After many years of drawing and dreaming, Thomases launched his effort to create a three dimensional stained glass and stainless steel sculpture for outdoors in 2011. He did drawings, researched methods and built trial sub-components. With the assistance of an architecture student and advanced 3D software, he designed the key shapes of the Abstract Tree and produced printed construction drawings from eight different angles. In the spring of 2012, he set up a full welding workshop in a barn and hired two assistants, including an experienced master welder. Sub-components were built in jigs and other geometric shapes were added free-form after the basic steel branches were completed. The “Tree” has between 2,000 and 2,800 welded joints. The steel construction and artistic decisions took eight months. At the same time, Thomases began working with a stained glass supplier to select colors and textures of glass for the tree. Special “branches” were built just to test the construction methods as well as the impact of weather. Between January and May of 2013, over 850 pieces of stained glass were cut, fitted and attached to the steel frame. In June the sculpture was moved out of the barn and placed on a nearby hill. Only when the sculpture left the barn and interacted with the sun and blue sky did its multi-colored “spring explosion” come to life.
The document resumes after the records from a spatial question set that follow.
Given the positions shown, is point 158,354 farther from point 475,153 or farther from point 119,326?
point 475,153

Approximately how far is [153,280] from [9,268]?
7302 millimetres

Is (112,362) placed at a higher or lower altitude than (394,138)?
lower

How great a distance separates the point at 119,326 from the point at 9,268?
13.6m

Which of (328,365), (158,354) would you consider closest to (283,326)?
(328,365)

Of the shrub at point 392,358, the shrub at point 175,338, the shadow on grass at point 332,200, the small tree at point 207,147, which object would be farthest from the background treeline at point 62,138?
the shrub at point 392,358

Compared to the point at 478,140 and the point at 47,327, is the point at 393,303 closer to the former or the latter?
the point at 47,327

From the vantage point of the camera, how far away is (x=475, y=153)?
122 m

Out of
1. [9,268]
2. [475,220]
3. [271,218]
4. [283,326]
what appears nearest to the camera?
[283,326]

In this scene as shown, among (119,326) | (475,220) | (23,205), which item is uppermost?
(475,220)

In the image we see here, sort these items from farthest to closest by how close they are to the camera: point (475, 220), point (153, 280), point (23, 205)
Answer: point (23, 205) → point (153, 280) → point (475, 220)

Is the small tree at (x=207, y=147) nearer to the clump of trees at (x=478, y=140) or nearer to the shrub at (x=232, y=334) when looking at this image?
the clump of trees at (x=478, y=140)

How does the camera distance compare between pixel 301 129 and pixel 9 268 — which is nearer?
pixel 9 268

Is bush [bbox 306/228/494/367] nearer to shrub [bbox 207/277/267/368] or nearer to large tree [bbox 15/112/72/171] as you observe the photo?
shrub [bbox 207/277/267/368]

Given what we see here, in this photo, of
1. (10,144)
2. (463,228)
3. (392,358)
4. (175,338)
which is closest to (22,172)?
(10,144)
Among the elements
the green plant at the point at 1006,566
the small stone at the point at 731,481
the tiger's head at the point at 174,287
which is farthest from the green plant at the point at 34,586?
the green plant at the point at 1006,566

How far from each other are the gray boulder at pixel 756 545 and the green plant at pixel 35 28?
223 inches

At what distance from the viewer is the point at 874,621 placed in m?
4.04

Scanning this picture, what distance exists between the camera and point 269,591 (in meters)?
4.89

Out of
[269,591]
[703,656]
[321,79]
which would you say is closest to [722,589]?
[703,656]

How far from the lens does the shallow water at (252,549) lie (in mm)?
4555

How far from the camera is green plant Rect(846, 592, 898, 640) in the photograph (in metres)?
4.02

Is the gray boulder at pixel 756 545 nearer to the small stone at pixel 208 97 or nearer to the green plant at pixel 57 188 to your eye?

Artscape Honors Herman Melville and the White Whale (2011-2012)

AHAB (1986) 14" H on a 16" pole, bronze

Pittsfield, MA celebrated the 160th anniversary of the publication of Moby Dick by offering honorariums to seven sculptors to install artwork inspired by the famous American novel. Thomases sculpture of Captain Ahab was selected to receive one of the honors. In order to adapt the sculpture for outside display, Matt built a “bow shaped” base 7' long and 4' high and placed AHAB, supported by its 16" pole, above the bow looking straight out (over the waves) toward the White Whale. AHAB’s head is sliced open on one side to reveal his “mind” at the moment that he begins to realize he is doomed.

The Tree Stands

The Tree Stands (2010)

A bronze landscape corner-relief inspired 35" H, 33" W, 26" D

Thomases made drawings for this sculpture using Van Gogh paintings as his inspiration including: Road with Cypress and Star (1990), Starry Night (1889), Olive Grove (1889) and Cypresses (1889). He actually built the basic relief shape in clay between 1997 and 2002. Matt’s focus was on the tension between Van Gogh’s sky and his terrestrial forms. The fields, mountains and trees have strength and weight and they reflect light. The sky moves and swirls with powerful energy and has pulsating suns, stars and moons. Thomases designed this “pinwheel” shaped sculpture, fusing the land and sky, to create a sense of spinning. He struggled to sculpt a central tree that has the feeling of Van Gogh’s cypresses. Finally, in 2009, after setting aside two clay trees, he sculpted the cypress directly in wax before casting. The finished sculpture has a hidden inner light so that it can be viewed both with a spot (to project a hot sun) or can be dimly lit as in Starry Night. Thomases chose to use high-color painted patina to try to approach Van Gogh’s pallet. He decided to omit the peasants but to add an abstract figure walking out of this “awesome world”. The sculpture is mounted in a high corner of a large living room between 8' and 11.5' above the floor.